W. CARL RUFUS

W. Carl Rufus from the University  of Michigan faculty and staff portrait  collection
W. Carl Rufus from the University
of Michigan faculty and staff portrait
collection

ACTING DIRECTOR 1929-30 AND 1942-45

Will Carl Rufus was born in Chatham, Ontario, Canada July 1, 1876. He earned degrees in 1902 and 1908 from Albion College and became a high school mathematics teacher in Flint and Lansing, then a Methodist Episcopal pastor for two years. He traveled to Korea to teach mathematics and astronomy before attending the University of Michigan to earn his doctorate in Astronomy in 1915. After two years in Korea as a Professor of Astronomy, Rufus returned to the University of Michigan to teach in 1917. He served as Acting Director of the Observatory when Ralph Curtiss suddenly died in 1929, and he returned to the faculty upon the appointment of Heber Curtis as Director.
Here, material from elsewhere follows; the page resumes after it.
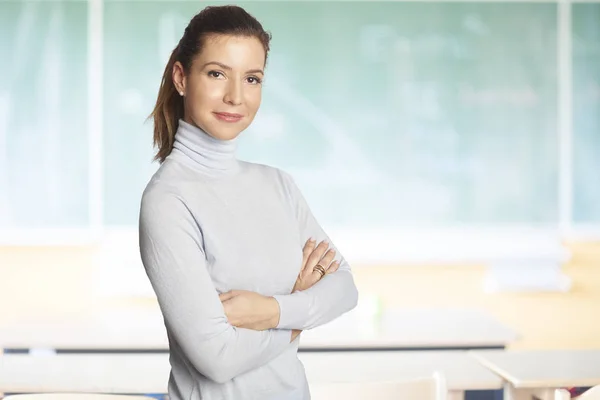 Lovely Mature Female Teacher Standing Arms Crossed Front Chalkboard Classroom — Stock Photo, Image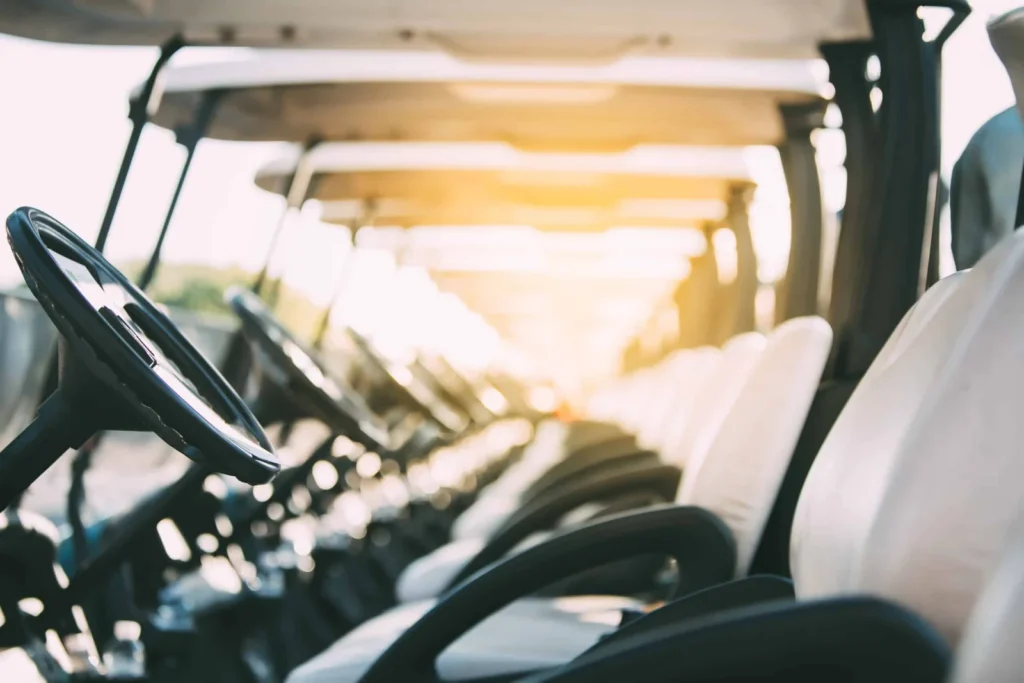 Row of parked golf carts showing steering wheels and seats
Following the death of Heber Curtis, Rufus again became the Acting Director until his retirement in 1945. Rufus completely integrated the McMath-Hulbert Observatory at Lake Angeles with the Astronomy Department. He also developed one of the first lectures about the history of astronomy in America, and he wrote the first history of Michigan’s Astronomy Department. Rufus died at the age of seventy on September 21, 1946 at his home at Crooked Lake near Ann Arbor.